──────── Exercise input

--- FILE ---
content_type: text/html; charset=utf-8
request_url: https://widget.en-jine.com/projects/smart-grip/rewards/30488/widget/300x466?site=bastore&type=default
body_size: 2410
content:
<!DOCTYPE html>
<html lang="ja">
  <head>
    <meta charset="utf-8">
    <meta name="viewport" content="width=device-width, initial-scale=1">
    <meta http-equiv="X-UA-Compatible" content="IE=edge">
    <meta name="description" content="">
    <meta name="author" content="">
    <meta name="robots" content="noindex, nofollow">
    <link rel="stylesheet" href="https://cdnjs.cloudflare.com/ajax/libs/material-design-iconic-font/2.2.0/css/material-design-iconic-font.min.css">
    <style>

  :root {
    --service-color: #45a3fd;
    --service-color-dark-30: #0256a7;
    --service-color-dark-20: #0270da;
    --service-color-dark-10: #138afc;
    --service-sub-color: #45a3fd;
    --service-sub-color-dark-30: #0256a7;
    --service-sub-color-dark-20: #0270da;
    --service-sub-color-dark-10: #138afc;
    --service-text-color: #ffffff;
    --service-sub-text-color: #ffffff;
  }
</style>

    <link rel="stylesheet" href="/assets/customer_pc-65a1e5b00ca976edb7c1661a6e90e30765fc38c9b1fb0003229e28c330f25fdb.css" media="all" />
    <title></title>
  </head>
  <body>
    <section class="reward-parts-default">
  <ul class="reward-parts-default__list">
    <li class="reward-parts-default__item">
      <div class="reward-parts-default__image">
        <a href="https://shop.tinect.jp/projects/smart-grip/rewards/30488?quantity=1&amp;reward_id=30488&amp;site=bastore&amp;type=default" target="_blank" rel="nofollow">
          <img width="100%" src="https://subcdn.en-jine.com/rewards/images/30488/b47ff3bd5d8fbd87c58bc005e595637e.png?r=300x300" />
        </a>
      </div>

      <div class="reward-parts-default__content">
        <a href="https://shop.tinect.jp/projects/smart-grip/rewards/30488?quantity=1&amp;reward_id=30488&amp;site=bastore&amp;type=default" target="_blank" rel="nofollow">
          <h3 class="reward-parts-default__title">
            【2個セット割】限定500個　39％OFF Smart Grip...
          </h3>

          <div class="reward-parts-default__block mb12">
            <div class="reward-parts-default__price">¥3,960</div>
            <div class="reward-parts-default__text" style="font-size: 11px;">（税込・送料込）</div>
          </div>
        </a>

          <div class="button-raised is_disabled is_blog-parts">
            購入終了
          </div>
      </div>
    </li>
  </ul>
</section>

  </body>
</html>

────────────────
──────── Exercise input

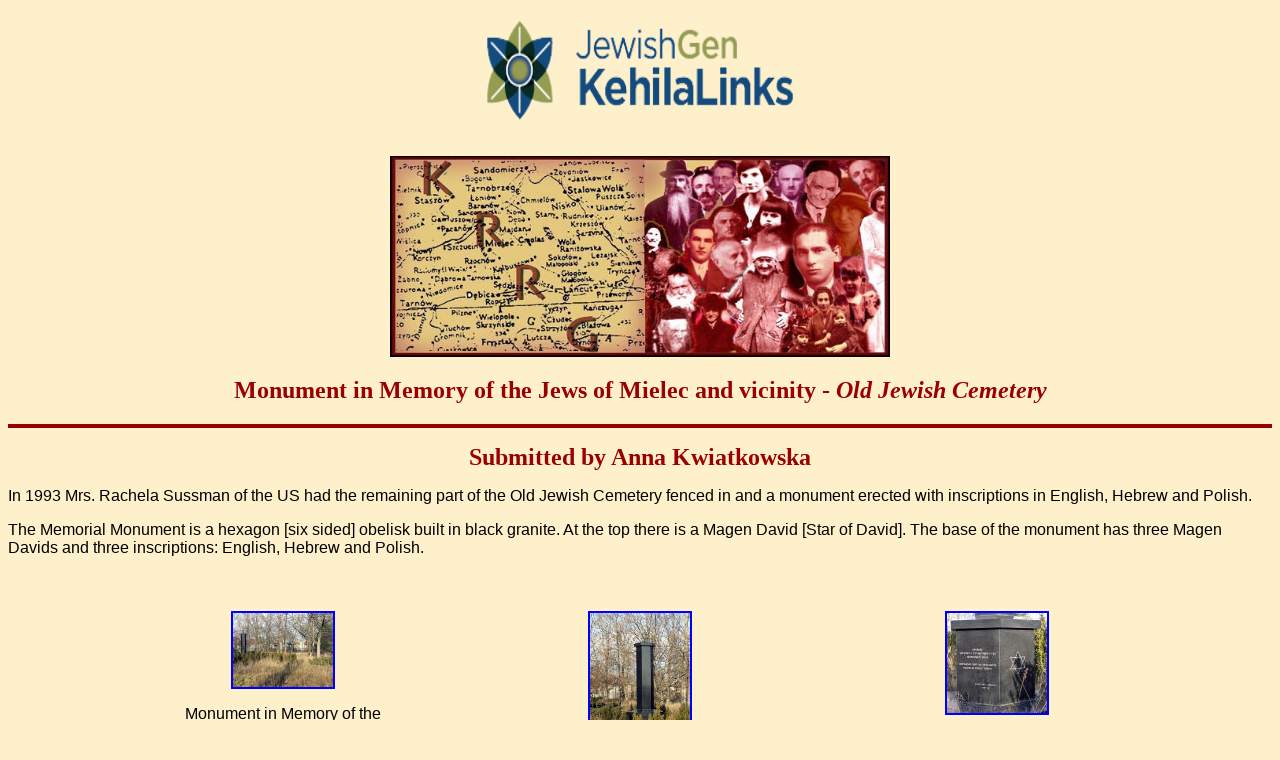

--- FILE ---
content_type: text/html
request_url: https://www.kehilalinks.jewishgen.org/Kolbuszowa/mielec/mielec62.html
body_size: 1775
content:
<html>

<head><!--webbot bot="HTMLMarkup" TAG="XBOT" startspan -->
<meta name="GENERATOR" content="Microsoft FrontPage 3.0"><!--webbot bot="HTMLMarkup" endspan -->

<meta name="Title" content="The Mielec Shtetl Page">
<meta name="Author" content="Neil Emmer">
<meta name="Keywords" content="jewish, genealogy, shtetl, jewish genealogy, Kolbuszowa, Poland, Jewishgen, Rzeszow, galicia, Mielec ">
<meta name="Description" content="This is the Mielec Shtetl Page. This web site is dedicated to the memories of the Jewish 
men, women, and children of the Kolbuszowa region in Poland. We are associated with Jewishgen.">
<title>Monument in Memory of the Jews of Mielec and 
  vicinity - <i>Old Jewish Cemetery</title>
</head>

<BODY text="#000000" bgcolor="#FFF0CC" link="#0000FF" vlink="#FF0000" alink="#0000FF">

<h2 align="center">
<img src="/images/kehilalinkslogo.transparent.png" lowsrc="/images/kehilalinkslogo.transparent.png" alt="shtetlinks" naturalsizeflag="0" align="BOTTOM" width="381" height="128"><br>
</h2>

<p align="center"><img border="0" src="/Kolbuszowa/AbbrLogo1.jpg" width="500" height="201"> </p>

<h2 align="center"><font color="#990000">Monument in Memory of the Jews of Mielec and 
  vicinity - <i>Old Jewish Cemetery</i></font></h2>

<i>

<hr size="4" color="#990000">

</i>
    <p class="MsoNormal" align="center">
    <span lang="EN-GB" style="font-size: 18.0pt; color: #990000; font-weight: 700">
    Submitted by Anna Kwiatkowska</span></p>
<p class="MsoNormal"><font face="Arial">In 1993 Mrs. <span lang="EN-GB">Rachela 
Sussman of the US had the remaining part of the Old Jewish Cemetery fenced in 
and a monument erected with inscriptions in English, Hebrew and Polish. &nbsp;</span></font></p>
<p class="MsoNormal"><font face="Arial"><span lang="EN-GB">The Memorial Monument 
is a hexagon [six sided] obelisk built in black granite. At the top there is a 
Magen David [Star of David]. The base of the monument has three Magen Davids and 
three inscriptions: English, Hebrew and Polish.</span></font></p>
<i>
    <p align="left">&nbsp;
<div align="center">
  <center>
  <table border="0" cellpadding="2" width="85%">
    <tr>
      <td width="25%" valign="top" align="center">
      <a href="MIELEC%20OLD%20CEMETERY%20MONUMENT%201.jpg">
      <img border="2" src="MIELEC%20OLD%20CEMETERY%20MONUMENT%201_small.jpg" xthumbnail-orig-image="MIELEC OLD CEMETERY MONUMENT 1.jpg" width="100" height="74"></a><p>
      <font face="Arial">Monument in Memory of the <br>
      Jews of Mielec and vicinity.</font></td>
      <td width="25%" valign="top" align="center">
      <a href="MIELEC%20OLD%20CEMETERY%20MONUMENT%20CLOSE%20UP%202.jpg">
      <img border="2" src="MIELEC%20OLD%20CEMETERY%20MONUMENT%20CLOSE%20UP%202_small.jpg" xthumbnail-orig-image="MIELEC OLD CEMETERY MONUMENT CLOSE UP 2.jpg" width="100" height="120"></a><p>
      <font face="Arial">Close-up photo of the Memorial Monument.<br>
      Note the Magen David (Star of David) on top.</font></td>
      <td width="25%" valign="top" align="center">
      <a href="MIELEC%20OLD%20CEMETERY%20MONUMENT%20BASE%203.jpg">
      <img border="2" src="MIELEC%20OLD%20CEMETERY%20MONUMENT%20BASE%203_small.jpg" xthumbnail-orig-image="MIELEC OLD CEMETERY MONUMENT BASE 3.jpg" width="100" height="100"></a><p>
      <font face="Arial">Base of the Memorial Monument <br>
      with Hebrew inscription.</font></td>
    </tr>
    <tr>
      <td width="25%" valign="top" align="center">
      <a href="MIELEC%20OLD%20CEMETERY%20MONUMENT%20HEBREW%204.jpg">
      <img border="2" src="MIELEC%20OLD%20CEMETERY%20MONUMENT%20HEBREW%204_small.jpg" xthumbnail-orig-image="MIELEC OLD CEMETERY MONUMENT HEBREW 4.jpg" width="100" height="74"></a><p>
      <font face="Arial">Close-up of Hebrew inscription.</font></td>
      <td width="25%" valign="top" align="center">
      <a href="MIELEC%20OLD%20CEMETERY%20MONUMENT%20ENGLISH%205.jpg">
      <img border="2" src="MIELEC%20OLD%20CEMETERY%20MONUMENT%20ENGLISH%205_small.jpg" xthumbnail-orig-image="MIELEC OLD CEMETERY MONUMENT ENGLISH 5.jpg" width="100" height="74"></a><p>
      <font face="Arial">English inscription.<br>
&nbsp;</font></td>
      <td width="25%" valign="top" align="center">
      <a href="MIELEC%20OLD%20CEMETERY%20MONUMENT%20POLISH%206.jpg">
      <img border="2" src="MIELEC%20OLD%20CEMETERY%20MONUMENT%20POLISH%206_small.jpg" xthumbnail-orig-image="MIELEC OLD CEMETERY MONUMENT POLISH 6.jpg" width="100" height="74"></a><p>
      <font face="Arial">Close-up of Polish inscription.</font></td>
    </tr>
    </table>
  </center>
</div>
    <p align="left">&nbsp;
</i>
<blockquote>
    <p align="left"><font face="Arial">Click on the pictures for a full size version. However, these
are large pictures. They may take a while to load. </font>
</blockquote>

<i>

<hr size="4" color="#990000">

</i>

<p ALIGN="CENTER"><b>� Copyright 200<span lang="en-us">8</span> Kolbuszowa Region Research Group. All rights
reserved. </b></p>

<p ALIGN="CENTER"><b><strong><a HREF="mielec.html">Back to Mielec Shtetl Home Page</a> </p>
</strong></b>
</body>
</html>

────────────────
──────── Exercise input

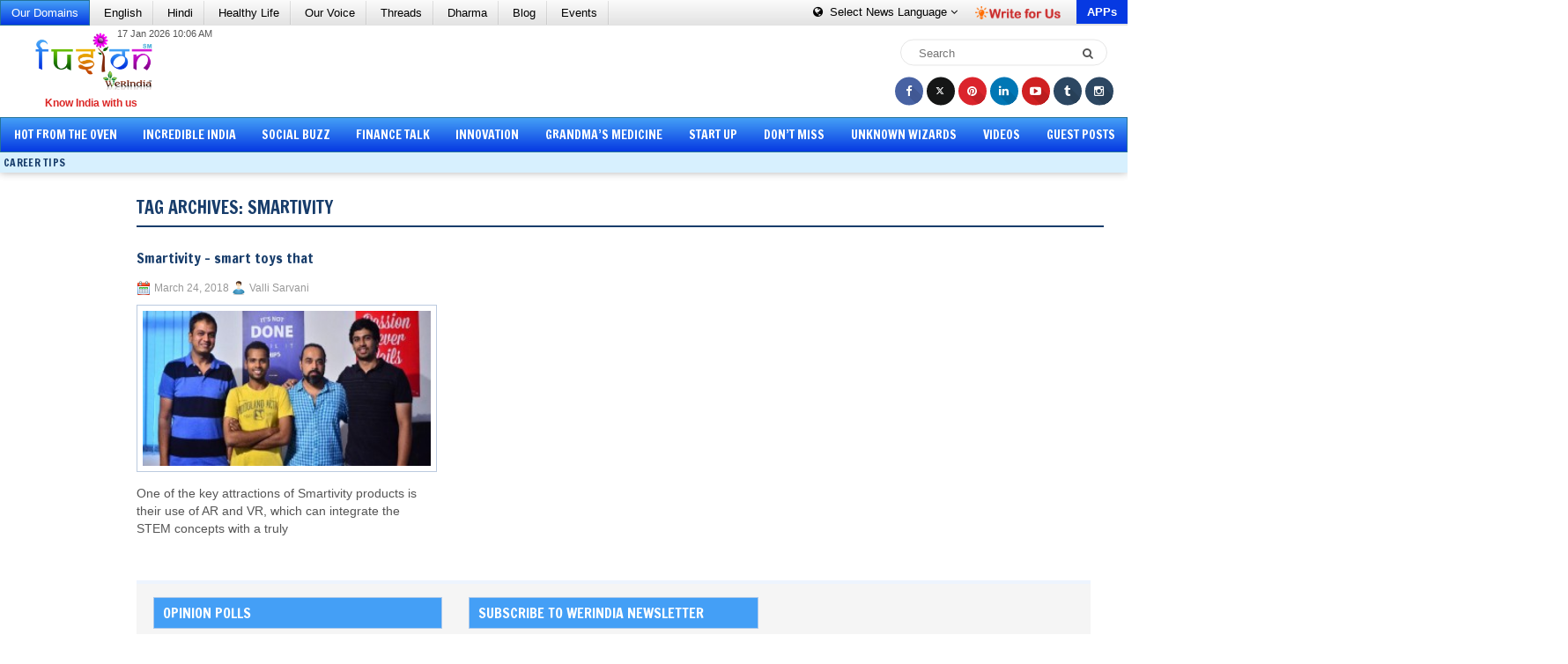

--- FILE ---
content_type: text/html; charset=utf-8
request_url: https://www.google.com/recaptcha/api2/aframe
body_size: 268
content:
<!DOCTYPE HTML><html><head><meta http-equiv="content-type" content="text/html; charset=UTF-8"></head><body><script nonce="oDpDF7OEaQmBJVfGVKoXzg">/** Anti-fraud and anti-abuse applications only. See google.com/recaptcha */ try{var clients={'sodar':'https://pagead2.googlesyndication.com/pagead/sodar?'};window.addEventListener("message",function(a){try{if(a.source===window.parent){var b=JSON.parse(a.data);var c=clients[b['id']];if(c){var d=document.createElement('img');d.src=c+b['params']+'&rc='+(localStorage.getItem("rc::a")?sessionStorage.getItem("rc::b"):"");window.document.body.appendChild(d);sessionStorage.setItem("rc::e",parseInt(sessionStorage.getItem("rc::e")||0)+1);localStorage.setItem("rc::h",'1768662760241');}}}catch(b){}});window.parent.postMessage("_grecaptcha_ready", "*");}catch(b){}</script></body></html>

────────────────

**Work to be completed:** What lines in the listing contain "vicinity"? Copy them all.

**Exercise result:**
  vicinity - <i>Old Jewish Cemetery</title>
  vicinity - <i>Old Jewish Cemetery</i></font></h2>
      Jews of Mielec and vicinity.</font></td>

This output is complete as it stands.